--- SET PROBLEM ---
Your task is to write out exactly the lines from the line containing "In the picture" through the end of the records, inclusive at both ends.

---- TASK INPUT

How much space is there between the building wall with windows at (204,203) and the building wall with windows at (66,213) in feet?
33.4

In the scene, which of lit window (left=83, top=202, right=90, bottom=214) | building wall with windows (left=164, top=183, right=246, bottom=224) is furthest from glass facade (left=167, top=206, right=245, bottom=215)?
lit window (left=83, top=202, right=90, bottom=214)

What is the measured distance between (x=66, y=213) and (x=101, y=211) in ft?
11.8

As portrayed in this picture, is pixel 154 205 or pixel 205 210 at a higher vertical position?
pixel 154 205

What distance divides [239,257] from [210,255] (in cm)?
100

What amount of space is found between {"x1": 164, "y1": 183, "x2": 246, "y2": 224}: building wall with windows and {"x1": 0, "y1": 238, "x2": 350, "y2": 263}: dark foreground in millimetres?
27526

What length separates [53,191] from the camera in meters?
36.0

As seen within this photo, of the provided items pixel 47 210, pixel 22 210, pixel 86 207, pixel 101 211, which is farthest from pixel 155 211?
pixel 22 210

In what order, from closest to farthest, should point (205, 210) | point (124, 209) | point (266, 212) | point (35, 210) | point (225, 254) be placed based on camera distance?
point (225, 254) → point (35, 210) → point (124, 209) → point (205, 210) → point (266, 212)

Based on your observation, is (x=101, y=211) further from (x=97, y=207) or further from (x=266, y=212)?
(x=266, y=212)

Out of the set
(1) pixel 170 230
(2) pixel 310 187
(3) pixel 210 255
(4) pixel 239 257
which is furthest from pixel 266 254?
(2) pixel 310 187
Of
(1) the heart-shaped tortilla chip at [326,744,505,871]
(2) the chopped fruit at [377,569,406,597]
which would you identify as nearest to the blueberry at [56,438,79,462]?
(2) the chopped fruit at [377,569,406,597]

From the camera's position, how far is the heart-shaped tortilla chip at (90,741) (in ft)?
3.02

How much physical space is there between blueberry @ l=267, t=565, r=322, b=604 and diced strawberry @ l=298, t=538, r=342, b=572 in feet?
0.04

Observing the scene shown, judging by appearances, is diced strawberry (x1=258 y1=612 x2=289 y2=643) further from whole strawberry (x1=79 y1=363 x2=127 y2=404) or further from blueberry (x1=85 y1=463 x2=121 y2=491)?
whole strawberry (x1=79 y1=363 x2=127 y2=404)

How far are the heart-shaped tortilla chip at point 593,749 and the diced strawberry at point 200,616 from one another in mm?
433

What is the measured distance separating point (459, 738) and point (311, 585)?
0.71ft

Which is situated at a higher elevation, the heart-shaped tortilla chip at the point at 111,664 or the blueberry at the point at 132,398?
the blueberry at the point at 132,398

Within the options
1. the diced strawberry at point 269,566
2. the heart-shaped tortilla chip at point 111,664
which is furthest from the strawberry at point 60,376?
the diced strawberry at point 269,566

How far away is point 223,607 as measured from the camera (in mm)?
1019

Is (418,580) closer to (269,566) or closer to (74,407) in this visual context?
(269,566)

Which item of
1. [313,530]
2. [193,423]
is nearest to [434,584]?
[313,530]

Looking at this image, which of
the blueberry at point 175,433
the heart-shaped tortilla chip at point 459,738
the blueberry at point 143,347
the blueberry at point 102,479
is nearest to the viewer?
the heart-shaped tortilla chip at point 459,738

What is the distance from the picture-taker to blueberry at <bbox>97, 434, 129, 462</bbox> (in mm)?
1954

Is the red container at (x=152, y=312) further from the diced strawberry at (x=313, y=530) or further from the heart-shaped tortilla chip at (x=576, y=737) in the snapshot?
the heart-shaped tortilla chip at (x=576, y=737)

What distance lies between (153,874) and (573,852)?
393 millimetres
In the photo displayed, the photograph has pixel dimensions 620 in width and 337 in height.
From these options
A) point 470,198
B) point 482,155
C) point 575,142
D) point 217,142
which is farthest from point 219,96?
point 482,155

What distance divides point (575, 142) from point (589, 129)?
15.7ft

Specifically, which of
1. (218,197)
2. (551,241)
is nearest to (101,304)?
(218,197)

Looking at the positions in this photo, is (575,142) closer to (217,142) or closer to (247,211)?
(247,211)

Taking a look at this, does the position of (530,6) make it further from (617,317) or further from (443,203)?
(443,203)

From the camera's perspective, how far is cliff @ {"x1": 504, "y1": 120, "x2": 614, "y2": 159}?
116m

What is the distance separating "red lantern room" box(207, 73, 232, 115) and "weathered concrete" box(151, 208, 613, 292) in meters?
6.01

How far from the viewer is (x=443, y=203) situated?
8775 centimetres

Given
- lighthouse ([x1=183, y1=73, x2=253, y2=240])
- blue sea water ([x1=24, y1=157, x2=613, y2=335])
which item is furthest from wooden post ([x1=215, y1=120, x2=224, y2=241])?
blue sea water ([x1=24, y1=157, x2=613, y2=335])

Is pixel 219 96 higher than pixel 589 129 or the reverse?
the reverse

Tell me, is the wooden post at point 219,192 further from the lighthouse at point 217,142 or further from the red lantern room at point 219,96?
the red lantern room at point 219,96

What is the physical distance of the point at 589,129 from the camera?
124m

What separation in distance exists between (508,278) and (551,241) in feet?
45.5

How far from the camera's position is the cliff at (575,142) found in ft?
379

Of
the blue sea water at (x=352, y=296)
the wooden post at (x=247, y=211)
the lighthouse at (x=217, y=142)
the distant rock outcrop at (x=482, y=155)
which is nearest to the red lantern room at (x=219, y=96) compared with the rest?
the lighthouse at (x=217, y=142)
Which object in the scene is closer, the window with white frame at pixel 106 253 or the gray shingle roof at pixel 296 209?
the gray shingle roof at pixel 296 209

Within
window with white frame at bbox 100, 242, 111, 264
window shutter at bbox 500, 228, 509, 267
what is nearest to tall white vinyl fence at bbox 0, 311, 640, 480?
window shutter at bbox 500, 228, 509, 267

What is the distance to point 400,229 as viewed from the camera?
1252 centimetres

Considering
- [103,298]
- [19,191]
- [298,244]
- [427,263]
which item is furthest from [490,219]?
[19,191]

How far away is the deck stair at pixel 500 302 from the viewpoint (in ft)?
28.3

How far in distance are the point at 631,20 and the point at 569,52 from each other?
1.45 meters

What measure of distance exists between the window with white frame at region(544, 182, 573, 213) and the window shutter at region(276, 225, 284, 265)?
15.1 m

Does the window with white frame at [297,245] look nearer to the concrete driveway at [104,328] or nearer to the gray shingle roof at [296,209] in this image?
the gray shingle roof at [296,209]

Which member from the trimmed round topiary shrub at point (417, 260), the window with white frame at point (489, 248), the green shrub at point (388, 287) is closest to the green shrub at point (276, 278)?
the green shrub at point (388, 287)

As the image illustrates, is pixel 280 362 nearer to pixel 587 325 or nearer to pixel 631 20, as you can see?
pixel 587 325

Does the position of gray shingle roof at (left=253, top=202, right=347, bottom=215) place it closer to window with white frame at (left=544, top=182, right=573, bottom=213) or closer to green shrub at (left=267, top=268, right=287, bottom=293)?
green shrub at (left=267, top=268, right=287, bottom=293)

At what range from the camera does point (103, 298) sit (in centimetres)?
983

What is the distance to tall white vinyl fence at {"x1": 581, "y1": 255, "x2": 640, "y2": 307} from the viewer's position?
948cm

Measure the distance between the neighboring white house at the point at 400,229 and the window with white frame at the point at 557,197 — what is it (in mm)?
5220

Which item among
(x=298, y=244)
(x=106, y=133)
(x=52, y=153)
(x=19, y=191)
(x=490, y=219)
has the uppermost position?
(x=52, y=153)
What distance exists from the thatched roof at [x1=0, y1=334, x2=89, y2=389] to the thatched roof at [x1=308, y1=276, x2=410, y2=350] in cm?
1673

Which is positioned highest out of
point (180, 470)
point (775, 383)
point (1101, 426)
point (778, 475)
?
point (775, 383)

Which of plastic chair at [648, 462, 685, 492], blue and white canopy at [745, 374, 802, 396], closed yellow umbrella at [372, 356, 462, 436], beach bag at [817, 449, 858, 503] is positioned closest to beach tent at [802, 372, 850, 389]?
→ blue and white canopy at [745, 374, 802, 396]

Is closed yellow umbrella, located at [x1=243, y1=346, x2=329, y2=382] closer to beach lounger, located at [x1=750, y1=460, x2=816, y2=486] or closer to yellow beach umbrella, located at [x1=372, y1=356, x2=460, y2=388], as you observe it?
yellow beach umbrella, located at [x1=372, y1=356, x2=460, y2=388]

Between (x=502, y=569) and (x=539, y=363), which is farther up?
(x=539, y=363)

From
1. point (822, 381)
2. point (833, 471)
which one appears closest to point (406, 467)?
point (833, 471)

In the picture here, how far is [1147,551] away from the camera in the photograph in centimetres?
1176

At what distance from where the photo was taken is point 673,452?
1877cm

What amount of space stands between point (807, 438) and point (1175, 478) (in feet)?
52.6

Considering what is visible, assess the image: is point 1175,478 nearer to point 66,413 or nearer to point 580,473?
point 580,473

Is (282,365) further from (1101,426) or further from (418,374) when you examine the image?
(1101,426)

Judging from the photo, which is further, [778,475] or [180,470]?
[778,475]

--------

--- WRITTEN REPLY ---
In the picture here, how far is [1147,551] away from the camera in the photograph in centimetres?
1176

At what distance from where the photo was taken is point 673,452?
1877cm

What amount of space stands between point (807, 438) and point (1175, 478) (in feet)?
52.6

Considering what is visible, assess the image: is point 1175,478 nearer to point 66,413 or nearer to point 580,473?
point 580,473

Is (282,365) further from (1101,426) or further from (418,374) when you examine the image?
(1101,426)

Judging from the photo, which is further, [778,475] or [180,470]?
[778,475]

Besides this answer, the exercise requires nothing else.